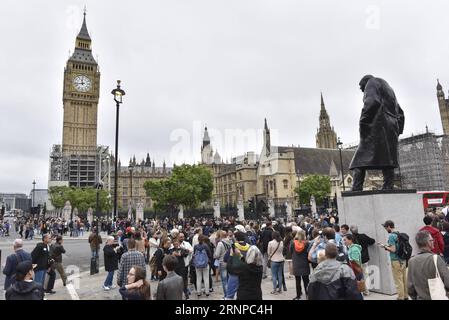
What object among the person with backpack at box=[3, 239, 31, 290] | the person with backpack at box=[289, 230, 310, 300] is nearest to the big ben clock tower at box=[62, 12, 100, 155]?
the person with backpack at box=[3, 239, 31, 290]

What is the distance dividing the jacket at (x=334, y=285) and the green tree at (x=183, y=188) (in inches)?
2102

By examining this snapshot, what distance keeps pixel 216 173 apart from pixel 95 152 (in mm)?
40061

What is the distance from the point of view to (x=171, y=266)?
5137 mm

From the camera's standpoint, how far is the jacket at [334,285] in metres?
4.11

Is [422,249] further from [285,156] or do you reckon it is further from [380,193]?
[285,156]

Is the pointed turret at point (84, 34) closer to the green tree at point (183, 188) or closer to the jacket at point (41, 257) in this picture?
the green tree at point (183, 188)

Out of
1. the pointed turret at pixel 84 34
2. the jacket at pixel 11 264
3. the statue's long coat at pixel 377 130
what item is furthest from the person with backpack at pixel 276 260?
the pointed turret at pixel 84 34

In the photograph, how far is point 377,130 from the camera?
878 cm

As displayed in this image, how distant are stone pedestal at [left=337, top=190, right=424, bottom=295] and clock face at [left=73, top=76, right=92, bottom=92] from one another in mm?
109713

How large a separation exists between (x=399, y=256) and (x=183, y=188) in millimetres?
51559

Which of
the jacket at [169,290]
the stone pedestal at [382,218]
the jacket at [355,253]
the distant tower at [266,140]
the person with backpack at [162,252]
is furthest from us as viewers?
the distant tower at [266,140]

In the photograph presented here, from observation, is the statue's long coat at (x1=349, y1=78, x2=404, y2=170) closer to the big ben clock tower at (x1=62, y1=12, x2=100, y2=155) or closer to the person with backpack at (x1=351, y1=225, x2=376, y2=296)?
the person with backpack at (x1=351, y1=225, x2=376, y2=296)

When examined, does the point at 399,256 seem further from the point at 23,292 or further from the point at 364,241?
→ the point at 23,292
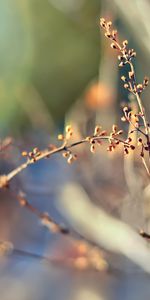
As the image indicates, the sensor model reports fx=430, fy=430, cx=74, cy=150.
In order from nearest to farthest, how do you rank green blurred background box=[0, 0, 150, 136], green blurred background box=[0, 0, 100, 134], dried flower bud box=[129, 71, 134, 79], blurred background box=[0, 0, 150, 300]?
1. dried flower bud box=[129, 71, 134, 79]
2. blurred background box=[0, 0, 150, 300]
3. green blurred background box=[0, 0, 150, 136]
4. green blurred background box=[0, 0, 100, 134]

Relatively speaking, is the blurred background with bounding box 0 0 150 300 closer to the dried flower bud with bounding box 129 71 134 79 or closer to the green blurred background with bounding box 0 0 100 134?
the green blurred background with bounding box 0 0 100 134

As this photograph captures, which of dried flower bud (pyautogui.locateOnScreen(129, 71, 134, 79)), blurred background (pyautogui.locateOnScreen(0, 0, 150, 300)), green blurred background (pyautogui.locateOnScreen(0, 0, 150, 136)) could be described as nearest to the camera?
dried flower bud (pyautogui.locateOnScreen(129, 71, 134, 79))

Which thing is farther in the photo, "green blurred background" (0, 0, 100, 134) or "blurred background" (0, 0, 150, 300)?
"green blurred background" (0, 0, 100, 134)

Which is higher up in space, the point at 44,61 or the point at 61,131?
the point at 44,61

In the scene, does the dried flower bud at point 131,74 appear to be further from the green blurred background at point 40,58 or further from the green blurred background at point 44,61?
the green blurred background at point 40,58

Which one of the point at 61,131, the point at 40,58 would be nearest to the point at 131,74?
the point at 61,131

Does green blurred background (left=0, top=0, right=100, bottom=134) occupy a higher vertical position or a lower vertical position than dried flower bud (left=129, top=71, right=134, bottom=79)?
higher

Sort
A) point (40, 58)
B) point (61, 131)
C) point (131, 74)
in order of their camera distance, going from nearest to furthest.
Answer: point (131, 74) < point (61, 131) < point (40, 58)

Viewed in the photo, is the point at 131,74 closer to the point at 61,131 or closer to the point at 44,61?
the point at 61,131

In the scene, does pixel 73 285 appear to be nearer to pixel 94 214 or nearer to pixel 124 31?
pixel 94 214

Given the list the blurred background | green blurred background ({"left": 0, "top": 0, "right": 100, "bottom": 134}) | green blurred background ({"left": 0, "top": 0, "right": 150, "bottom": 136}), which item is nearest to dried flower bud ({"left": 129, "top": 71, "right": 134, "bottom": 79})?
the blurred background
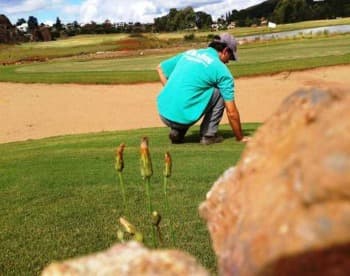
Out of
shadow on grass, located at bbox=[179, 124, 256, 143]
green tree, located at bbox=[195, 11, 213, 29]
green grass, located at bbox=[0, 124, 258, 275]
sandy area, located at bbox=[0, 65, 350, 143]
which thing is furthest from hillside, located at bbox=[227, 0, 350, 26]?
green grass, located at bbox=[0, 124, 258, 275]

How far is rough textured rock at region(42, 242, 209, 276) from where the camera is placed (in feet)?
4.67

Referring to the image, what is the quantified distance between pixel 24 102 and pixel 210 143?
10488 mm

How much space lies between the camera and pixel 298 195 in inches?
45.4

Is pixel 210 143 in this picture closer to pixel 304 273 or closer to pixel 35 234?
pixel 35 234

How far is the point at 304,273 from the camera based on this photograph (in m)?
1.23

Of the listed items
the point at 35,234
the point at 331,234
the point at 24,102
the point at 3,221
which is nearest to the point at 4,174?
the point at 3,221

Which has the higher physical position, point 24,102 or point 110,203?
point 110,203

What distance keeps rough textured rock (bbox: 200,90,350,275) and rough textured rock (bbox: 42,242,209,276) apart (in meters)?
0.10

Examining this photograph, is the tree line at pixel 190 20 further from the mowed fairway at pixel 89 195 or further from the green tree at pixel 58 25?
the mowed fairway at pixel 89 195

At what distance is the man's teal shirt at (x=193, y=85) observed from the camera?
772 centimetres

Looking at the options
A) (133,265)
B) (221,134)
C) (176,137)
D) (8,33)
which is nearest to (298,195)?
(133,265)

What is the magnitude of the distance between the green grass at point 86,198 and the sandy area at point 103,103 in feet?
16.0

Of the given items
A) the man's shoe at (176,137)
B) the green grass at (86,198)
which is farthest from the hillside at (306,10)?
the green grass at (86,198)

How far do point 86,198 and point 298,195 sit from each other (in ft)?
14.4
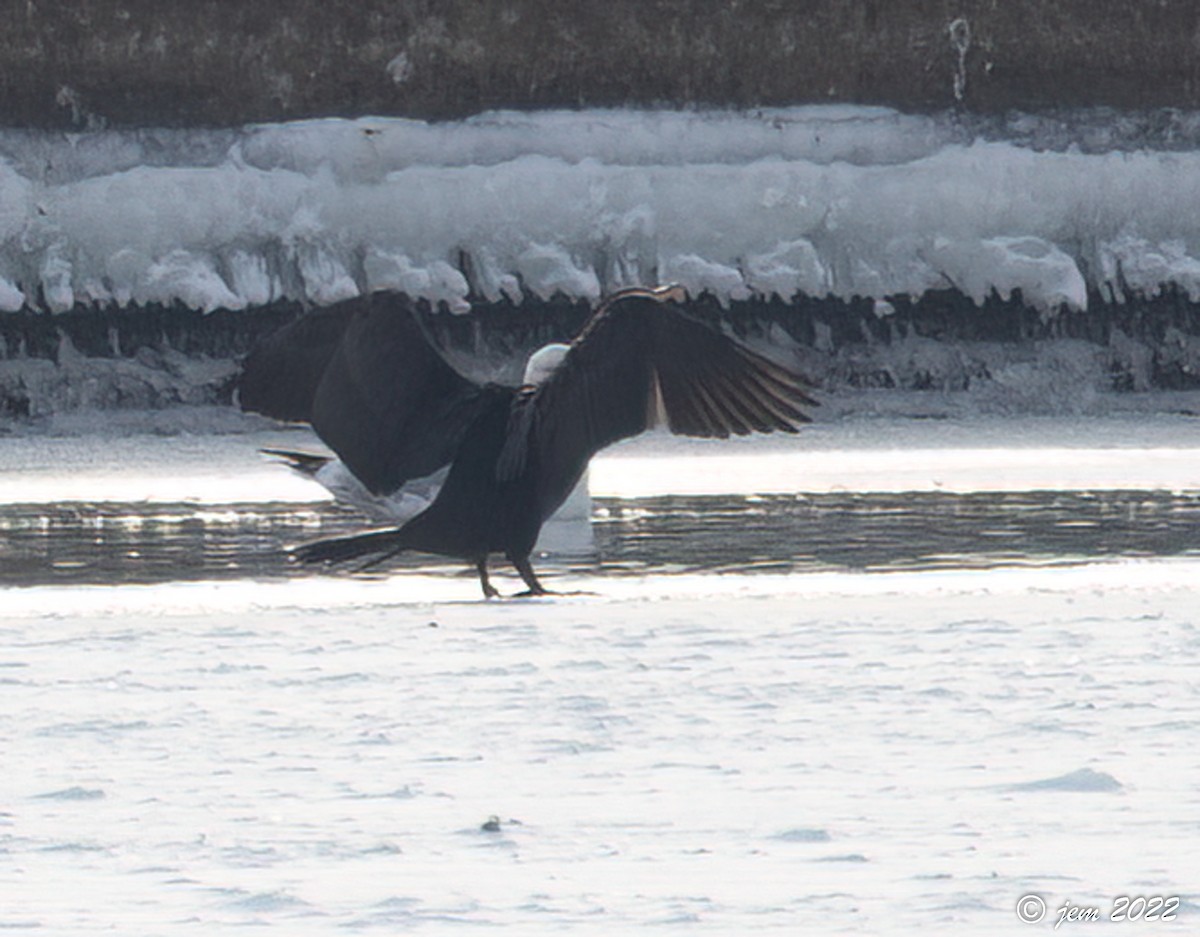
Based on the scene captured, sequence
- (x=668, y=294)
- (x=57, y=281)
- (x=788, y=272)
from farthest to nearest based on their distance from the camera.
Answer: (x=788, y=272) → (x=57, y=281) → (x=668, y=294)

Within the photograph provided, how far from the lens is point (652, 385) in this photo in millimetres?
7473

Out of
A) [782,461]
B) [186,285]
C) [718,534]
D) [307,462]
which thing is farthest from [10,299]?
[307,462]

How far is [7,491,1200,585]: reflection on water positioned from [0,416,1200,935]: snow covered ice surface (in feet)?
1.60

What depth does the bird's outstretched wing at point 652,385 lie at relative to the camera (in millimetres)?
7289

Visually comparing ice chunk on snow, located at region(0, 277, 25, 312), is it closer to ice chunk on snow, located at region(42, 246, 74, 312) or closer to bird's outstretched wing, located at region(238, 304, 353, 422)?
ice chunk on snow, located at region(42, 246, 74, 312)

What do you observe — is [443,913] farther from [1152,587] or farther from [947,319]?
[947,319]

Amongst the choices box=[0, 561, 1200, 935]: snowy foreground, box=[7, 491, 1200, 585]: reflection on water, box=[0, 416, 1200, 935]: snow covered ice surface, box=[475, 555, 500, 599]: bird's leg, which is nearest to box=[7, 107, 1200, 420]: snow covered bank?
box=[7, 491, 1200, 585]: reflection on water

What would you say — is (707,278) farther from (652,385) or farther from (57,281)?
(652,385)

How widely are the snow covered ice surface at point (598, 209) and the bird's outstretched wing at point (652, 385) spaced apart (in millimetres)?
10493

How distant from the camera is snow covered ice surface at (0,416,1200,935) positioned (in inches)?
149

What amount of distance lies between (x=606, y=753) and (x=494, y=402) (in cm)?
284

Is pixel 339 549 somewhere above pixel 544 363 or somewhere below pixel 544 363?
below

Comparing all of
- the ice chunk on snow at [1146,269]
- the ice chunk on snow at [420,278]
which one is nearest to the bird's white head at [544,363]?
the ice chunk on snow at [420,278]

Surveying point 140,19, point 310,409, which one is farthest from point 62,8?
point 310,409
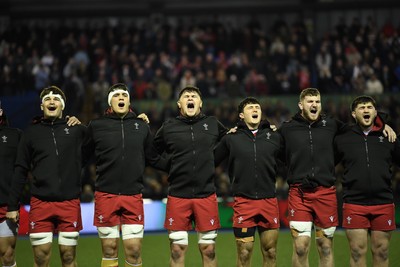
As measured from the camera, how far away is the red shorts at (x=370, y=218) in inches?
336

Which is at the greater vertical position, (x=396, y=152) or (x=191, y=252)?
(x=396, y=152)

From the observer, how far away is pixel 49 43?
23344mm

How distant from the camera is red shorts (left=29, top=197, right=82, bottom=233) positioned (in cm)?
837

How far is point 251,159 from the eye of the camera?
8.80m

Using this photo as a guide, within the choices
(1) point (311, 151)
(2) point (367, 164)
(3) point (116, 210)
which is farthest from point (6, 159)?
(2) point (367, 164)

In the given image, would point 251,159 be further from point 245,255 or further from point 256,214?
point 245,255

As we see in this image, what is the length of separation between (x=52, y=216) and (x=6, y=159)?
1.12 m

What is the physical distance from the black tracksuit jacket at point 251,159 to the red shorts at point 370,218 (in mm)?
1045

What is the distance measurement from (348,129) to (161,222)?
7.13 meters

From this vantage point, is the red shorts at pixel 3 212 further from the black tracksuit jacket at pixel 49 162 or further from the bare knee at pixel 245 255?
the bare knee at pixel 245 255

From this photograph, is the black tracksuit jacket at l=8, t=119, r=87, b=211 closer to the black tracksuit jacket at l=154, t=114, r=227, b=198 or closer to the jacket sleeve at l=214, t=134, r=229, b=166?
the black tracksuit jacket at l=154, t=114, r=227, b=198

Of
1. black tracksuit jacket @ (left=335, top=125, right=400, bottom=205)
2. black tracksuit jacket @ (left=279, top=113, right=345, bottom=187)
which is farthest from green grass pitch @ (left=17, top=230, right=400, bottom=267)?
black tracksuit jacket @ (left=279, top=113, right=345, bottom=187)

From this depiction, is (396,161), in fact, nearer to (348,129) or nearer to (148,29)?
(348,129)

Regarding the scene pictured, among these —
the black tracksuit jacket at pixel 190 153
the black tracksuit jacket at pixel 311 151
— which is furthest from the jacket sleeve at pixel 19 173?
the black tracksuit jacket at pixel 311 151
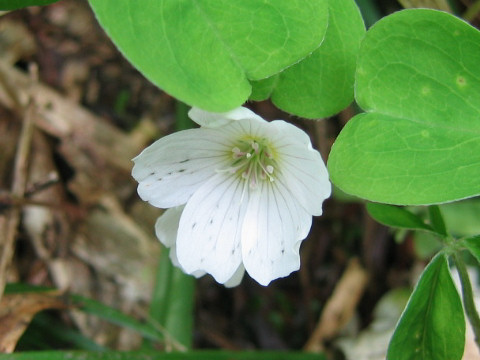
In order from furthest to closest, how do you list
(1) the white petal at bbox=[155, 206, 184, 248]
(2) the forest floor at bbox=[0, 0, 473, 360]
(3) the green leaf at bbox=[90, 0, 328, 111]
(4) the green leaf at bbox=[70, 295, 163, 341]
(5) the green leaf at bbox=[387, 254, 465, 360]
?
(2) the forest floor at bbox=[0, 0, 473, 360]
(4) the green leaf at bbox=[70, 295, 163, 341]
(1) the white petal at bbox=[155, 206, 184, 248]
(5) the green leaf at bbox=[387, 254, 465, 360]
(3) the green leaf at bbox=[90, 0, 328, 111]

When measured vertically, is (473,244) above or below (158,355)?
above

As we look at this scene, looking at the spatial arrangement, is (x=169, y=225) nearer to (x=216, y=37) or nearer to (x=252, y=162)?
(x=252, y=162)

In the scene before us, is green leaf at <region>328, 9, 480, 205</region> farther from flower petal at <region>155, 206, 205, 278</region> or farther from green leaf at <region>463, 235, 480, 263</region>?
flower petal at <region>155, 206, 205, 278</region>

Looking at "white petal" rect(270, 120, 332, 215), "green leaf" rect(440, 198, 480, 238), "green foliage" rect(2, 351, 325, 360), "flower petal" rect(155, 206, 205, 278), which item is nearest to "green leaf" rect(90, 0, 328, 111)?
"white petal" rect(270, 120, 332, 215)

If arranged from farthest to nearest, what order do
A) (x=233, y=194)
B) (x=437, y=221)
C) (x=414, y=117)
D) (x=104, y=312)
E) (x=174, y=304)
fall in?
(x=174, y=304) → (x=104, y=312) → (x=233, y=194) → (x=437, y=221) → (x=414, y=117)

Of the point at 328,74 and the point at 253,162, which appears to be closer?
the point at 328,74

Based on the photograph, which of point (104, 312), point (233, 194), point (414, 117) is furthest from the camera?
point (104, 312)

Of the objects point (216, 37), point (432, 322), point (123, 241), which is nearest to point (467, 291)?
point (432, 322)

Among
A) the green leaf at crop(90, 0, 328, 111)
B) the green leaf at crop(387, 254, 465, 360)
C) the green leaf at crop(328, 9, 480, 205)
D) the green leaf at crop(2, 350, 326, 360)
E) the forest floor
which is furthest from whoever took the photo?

▸ GIVEN INSTRUCTION:
Please rewrite the lines of the items above as a JSON list of strings, one string per line with blank lines left out, starting at the line containing "Of the objects" and ending at the last line of the items.

▸ FINAL RESULT:
[
  "Of the objects point (216, 37), point (432, 322), point (123, 241), which is nearest to point (467, 291)?",
  "point (432, 322)",
  "Among",
  "A) the green leaf at crop(90, 0, 328, 111)",
  "B) the green leaf at crop(387, 254, 465, 360)",
  "C) the green leaf at crop(328, 9, 480, 205)",
  "D) the green leaf at crop(2, 350, 326, 360)",
  "E) the forest floor",
  "which is furthest from whoever took the photo?"
]